BNP Paribas has studied 100 years of stock market crashes – here’s what it says is to come

Oops. Stocks fell through key support on Tuesday and it looks like some recent momentum has now run out. The new line in the sand for the S&P 500 SPX,
appears to be 3,900. Whether or not Santa Claus will eventually come remains to be determined, with Mr Claus possibly postponing a decision until next Tuesday’s CPI release.

But what is clear is that the US stock market is still in a bear market. And with that in mind, BNP Paribas equity strategists have exploited 100 years of crashes to try to determine what’s next.

Strategists led by Greg Boutle, head of US equity and derivatives strategy, expect a sellout next year. “It would be a break from the current bear market regime, which has been characterized by stocks falling as P/E multiples have contracted,” they say.

The most recent crash – the March 2020 COVID-19 crisis – is a bad model in their eyes, as it was driven both by the extreme nature of economic shutdowns and by rapid monetary and fiscal responses. They also don’t expect 2008 to be the model, as they see US GDP contracting about 1% next year and earnings per share falling 1.5%.

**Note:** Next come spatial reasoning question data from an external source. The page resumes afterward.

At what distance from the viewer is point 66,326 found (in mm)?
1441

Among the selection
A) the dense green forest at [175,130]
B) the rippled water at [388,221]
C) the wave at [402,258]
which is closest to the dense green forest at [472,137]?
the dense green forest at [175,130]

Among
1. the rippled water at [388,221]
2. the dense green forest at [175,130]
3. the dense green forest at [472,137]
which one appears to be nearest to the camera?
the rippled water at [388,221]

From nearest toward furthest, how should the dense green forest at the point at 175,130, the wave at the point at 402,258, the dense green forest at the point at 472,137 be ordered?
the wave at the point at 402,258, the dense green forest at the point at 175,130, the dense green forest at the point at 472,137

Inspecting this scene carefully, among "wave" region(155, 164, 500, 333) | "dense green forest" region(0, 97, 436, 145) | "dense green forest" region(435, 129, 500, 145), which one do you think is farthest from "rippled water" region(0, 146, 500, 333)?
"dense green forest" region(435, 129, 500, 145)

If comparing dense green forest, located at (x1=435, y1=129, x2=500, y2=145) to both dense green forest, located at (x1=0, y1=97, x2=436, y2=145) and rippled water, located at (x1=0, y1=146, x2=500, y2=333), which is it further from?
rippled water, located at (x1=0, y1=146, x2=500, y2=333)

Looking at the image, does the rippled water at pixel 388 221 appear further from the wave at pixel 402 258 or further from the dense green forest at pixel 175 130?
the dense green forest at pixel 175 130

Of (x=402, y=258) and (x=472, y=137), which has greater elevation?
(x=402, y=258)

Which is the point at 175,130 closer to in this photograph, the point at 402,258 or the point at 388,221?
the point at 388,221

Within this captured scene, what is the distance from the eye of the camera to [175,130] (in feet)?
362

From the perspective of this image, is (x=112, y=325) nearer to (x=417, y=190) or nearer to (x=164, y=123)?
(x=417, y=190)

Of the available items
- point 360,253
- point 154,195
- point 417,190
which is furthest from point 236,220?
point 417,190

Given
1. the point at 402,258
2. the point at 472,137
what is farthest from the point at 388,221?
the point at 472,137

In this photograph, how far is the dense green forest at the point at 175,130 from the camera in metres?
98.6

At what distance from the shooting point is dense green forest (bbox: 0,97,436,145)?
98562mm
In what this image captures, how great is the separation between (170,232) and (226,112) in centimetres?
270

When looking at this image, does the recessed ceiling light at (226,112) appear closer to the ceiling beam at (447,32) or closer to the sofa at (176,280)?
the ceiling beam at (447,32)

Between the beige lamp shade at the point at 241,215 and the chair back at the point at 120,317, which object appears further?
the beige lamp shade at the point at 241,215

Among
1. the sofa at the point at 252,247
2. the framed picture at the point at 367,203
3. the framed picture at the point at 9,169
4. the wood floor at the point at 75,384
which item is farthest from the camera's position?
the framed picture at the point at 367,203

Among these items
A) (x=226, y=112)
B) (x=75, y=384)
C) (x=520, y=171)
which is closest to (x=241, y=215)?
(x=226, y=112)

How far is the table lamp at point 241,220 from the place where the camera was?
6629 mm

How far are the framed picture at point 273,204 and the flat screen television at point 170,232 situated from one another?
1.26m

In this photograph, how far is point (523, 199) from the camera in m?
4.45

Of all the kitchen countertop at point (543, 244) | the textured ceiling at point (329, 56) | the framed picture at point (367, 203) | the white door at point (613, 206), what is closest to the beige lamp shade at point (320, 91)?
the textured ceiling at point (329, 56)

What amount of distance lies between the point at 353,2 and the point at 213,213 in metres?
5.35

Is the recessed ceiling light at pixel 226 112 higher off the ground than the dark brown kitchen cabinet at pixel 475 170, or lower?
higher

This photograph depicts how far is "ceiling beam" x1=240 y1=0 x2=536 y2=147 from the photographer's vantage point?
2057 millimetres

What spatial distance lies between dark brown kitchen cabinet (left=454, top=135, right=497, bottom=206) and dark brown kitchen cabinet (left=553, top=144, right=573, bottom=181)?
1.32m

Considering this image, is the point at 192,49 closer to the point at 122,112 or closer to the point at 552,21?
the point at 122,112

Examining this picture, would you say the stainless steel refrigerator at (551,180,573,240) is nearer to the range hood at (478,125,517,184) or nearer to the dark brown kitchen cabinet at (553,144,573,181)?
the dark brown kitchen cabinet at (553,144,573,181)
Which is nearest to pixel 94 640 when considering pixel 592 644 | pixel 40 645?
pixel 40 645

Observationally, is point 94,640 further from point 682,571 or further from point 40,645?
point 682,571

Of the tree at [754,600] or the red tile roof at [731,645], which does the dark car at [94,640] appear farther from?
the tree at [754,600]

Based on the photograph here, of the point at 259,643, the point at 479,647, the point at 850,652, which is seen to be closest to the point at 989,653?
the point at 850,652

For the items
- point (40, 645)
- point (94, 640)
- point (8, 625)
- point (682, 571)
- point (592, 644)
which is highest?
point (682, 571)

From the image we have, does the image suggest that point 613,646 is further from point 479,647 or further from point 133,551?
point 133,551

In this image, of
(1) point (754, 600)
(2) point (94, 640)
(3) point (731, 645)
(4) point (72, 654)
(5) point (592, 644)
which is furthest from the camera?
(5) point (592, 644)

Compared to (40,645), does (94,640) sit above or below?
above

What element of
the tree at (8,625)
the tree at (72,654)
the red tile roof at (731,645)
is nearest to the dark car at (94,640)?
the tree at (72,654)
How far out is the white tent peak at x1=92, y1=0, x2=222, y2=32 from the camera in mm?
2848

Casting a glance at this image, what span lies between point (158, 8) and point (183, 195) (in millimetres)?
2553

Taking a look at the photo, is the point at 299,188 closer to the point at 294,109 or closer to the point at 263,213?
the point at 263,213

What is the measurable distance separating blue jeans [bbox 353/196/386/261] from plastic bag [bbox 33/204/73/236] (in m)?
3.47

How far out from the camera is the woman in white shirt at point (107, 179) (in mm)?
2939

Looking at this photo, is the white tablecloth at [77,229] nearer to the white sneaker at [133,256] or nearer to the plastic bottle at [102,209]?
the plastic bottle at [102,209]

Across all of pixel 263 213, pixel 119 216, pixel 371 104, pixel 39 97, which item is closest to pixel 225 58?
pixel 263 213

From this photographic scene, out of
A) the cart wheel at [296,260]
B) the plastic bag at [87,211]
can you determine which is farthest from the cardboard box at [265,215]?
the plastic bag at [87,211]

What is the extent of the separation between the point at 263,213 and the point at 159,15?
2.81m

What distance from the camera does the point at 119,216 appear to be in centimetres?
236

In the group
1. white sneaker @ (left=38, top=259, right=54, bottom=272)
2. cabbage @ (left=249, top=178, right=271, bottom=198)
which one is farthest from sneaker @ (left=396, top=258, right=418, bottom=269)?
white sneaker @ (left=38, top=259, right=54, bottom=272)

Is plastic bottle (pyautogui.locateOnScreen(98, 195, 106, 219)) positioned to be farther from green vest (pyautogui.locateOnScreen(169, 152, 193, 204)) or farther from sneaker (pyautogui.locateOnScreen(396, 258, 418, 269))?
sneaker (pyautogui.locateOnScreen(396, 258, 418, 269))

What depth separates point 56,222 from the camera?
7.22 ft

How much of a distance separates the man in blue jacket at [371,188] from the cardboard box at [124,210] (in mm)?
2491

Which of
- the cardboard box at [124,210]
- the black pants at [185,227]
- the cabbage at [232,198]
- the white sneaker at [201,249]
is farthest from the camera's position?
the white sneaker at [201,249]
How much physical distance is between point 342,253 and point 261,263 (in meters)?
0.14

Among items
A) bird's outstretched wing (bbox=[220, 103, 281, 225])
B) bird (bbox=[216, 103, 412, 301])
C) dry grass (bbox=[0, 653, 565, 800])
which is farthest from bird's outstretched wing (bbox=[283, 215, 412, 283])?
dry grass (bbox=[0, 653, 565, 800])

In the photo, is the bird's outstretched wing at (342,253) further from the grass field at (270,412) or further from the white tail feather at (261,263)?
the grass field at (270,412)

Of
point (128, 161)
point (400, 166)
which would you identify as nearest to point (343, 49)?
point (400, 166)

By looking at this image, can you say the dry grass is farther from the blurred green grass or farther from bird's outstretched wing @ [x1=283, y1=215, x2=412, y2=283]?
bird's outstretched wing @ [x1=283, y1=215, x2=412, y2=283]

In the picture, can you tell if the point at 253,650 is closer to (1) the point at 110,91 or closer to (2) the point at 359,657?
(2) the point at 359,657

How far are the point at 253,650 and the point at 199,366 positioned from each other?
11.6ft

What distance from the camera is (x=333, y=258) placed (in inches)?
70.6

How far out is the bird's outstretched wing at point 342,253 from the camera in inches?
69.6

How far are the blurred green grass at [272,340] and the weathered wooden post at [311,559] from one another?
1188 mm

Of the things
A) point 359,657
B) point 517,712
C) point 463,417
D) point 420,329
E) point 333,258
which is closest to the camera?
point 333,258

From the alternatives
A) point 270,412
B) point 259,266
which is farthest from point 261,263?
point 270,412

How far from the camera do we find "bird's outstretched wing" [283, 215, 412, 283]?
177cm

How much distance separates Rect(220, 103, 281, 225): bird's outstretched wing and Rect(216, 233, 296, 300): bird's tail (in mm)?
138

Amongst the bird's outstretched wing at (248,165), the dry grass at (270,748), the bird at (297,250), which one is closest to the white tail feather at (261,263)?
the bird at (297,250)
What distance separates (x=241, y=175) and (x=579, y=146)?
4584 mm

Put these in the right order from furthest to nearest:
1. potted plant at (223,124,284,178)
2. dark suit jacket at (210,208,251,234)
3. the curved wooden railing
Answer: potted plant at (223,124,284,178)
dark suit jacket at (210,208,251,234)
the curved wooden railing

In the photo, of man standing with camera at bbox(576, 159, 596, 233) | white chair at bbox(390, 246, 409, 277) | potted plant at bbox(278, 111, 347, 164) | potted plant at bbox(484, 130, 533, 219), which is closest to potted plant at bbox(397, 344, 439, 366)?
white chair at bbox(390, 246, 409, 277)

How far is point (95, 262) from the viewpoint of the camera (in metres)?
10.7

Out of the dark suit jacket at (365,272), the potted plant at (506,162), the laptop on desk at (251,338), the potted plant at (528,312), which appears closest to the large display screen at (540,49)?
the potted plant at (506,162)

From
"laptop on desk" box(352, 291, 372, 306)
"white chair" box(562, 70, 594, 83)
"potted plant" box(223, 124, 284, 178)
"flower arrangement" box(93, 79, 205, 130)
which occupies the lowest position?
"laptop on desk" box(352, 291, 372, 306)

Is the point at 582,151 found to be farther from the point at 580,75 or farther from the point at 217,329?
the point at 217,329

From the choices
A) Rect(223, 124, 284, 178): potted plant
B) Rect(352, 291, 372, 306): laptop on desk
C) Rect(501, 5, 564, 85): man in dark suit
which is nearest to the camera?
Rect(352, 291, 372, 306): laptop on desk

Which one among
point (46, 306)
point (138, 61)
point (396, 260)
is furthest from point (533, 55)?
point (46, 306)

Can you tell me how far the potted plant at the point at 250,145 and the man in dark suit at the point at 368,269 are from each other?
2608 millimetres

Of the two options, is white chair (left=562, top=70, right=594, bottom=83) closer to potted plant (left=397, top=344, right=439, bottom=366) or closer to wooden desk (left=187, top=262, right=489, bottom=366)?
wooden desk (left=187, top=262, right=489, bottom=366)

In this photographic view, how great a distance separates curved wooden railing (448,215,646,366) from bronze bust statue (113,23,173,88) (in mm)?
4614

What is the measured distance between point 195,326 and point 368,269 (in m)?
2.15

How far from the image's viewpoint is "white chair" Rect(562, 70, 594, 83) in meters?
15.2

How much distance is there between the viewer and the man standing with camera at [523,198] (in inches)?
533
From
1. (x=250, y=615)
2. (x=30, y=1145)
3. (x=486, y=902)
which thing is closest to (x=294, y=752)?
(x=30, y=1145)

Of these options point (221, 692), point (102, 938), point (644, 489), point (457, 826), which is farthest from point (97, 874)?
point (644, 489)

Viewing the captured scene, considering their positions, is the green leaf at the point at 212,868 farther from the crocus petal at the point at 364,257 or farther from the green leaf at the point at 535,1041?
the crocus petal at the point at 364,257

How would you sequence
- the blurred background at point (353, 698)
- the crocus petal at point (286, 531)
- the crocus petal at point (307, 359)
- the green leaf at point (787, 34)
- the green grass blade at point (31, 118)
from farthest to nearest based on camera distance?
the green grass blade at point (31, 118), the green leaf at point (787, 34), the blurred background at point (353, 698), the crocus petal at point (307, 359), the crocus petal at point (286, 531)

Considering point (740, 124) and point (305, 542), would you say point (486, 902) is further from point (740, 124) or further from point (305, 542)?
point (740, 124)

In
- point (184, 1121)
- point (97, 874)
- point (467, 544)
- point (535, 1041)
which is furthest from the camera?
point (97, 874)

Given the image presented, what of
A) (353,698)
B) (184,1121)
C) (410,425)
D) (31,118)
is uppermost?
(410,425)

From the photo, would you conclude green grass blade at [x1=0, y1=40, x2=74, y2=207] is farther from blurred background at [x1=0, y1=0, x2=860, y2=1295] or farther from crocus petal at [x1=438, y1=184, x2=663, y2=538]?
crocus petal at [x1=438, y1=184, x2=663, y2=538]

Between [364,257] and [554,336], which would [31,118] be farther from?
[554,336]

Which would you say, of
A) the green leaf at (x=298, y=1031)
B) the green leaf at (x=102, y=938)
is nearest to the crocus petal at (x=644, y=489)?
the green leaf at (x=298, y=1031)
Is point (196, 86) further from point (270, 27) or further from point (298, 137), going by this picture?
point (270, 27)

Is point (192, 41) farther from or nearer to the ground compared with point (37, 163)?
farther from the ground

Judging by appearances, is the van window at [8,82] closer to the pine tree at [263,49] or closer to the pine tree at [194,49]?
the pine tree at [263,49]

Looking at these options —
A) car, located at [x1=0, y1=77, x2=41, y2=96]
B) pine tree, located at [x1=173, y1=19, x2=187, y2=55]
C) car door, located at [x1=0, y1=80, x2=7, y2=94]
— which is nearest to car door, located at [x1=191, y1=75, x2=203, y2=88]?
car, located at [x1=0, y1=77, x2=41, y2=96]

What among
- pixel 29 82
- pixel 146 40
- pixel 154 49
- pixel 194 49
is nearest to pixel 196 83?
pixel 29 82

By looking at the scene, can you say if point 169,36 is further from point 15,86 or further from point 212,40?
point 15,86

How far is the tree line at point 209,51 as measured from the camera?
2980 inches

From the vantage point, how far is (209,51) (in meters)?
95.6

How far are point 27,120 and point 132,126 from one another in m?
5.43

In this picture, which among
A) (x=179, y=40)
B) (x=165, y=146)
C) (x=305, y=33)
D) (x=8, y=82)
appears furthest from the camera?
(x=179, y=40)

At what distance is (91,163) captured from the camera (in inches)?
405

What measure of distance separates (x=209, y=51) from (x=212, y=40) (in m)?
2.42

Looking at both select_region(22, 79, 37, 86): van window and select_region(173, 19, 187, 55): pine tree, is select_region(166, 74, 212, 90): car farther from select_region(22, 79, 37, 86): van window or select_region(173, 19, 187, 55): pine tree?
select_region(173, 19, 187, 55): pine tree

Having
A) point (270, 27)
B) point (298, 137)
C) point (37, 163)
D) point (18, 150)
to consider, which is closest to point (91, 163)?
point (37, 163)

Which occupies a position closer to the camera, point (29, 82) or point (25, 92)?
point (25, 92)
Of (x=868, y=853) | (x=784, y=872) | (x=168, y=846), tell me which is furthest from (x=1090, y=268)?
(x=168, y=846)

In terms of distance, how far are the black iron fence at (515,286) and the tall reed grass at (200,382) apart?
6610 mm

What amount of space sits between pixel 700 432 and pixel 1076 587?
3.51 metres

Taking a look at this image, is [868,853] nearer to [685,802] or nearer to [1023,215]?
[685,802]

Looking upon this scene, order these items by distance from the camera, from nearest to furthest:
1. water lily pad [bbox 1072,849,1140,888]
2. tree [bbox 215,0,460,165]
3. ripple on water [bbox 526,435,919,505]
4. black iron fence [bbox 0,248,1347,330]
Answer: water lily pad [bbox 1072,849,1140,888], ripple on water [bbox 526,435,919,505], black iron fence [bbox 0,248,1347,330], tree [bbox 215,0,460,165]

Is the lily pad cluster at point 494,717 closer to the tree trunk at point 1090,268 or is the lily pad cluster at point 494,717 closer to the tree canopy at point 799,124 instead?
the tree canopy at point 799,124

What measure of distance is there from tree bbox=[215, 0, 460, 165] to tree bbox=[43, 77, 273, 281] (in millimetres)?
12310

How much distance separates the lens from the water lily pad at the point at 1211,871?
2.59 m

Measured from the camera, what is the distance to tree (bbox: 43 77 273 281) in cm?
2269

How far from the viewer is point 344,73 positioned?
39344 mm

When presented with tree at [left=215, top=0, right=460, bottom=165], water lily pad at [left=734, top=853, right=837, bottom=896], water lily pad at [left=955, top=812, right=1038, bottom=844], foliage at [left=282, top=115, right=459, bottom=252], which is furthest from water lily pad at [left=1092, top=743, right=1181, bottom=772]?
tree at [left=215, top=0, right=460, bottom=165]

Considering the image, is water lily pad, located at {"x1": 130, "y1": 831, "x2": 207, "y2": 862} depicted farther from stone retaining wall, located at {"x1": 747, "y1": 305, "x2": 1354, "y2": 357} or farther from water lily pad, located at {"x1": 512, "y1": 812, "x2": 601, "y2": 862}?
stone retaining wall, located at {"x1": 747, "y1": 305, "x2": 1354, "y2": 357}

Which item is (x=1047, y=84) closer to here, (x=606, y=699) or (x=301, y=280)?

However, 2002 is fairly representative of recessionary crashes. This bear market lasted over two years, with a 50% decline and a 29 percentage point movement from peak to trough in the VIX VIX,
A typical recessionary bear market lasts 1.5 years, with a median decline of 38% and a median peak in the VIX of 40.5.

“If we apply these averages to the market today, it implies a bottom in the middle of next year, with the S&P bottoming near 3,000, and with the VIX in the low 40s,” they say.

The bull market that ended last year was similar to that of the 1990s, with high retailer participation, massive P/E multiple price expansion and many of the top performers unprofitable. The S&P 500 bottomed in 2002 with a price-to-equity ratio of 14. BNP’s 2024 EPS forecast of $231 implies 3,250 for the S&P 500 if the P/E multiple falls to 14.

In careful analysis, BNP recreated the VIX VIX,
which the CBOE introduced in 1993, to cover the past 100 years. Usually volatility peaks at or before the bottom of the market.

“We view a sellout as a move associated with a sense of panic that involves a rebasing of expectations, analysts aggressively slashing forecasts, rising volatility and repricing of tails. Over the past 100 years, volatility capitulations have on average occurred at the same time as the market bottom,” they say.

What do they like in such a market? One idea is to find companies that have maintained share buybacks during a downturn. Another is to look at companies with earnings momentum, although the only sector identified with positive momentum in a related chart is XLU Utilities,
Technology is still vulnerable, although what it calls cutting-edge technology could outperform the more speculative and cyclical segments of the sector.


Consumer credit data due later Wednesday may show more evidence that Americans are turning to credit cards in the face of rising prices. This accumulation of debt occurs while savings have deteriorated. JPMorgan analysts expect stimulus payments to run out by the middle of next year.